The site was chosen, the designs drawn up and a $16-million loan approved by voters but just as Port Moody seemed poised to finally begin building its new No. 1 fire hall, city council has scrapped the plans and gone back to the drawing board.
Citing an embarrassingly low 9.2% voter turnout at the April 16 public referendum on whether to borrow up to $16 million from the province to build the much-needed replacement fire hall, city council voted Tuesday to defeat the motion to borrow the money and explore other options for the hall's funding, location and design.
Port Moody voters approved the loan in the referendum with 58% voting in favour of borrowing the money and 42% voting against. But that referendum drew only 1,980 of the city's 21,551 eligible voters, meaning the decision to hike property taxes by 3% and potentially saddle the city with fire hall debt until 2042 was approved by a margin of just 304 Moody residents.
That, most councillors agreed, was unacceptable, and so a bylaw allowing council to borrow the fire hall funding was defeated at the eleventh hour.
"I don't feel comfortable spending $16 million with so little support," Coun. Meghan Lahti said at Tuesday's council meeting before voting against the loan and suggesting the city revisit the issue during the November municipal election. "I was opposed to the location, the funding mechanism, the date of the referendum... there was one thing I did agree to, which was that the fire hall be replaced."
The new fire hall was slated to be built on the site of the current 37-year-old hall at Murray Street and Ioco Road.
Lahti was joined in defeating the bylaw to borrow the fire hall funding by councillors Gerry Nuttall and Karen Rockwell as well as Mayor Joe Trasolini in a 4-2 vote (Coun. Diana Dilworth, who's running in the federal election, was absent). Councillors Mike Clay and Bob Elliott voted in favour of proceeding with the loan.
In response to public input at the council meeting from at least one resident who claimed she and her neighbours were unaware the city was holding a referendum on the fire hall loan until just days before the vote, councillors Clay and Elliott questioned the possibility residents weren't adequately informed before the vote.
"There isn't a taxpayer in this city who didn't know this vote was happening," Coun. Elliott said. "The 9% turnout is an embarrassment... but the people who voted, voted and I won't take that away from them."
Clay agreed, adding that the arguments from some members of council and the public that the current fire hall land could be sold as a site for housing to raise money to build the new hall on cheaper, less desirable land, are false.
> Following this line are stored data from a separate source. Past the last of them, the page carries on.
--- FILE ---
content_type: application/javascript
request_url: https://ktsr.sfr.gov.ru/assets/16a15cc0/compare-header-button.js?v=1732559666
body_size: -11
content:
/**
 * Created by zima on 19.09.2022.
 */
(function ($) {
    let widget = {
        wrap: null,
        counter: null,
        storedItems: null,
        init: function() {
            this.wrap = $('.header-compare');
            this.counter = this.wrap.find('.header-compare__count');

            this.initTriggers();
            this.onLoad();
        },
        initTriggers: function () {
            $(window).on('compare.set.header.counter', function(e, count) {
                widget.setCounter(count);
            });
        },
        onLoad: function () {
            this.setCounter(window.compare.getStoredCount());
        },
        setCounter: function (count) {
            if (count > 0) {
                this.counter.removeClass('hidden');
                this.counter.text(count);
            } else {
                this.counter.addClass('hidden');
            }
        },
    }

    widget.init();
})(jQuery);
Clay said the city is having a hard enough time getting clearance to build a fire hall on the current site due to problems with the soil, let alone a residential complex.
A new bylaw for the fire hall cannot be presented to a council vote now until October 26, when six months have passed since the bylaw's defeat.
A new referendum on borrowing funding for the new fire hall plans would be highly unlikely, as it would only be necessary if the city wanted to borrow more than the $16 million already approved by residents.
"It's really disappointing, Your Honour, that this council would let this go that far and then not support it," Clay told Mayor Trasolini.
In the meantime, Trasolini said the city would explore other options to reduce the borrowing costs for the No. 1 fire hall, including soliciting new designs, a new building location and a new funding structure that would rely less on property tax hikes.